> Work request: Using the records that appear below, write out exactly the lines from the one with "AD1258335 ©" through the one with "1. Unscrew the cover", keeping both end lines.

[Start of section]

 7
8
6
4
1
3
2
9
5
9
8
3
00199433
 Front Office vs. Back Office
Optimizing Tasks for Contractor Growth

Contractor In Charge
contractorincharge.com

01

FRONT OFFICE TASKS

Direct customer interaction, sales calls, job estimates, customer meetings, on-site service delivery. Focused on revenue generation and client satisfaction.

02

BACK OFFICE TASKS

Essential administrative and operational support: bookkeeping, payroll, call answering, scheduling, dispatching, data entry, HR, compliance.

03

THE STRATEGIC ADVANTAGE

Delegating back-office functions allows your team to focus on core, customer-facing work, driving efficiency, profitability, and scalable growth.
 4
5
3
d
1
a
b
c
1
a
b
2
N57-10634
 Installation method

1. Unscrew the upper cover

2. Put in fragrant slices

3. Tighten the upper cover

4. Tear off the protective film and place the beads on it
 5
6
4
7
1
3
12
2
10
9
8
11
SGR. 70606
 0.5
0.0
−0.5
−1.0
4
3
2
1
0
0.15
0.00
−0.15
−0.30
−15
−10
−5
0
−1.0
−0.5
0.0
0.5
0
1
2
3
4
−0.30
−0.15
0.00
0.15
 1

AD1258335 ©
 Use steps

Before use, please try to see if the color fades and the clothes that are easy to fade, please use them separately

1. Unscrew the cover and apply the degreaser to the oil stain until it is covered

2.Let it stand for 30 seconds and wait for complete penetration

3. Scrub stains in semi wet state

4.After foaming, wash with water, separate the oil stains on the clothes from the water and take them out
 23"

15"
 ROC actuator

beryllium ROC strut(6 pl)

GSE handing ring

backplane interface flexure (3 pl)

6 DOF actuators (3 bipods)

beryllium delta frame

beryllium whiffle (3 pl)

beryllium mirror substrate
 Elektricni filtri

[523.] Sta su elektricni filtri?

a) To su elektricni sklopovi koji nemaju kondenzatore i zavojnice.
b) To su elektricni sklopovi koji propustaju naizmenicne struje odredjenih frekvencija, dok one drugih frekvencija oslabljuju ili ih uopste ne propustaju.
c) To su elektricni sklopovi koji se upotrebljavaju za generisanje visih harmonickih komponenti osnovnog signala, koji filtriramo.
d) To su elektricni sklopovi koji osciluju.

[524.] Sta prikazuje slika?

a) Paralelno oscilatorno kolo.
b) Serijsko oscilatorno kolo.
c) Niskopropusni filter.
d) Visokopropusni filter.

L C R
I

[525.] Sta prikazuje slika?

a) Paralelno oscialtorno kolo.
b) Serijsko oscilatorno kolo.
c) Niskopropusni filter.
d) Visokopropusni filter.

[End of section]

> Output of the exercise:
AD1258335 ©
 Use steps

Before use, please try to see if the color fades and the clothes that are easy to fade, please use them separately

1. Unscrew the cover and apply the degreaser to the oil stain until it is covered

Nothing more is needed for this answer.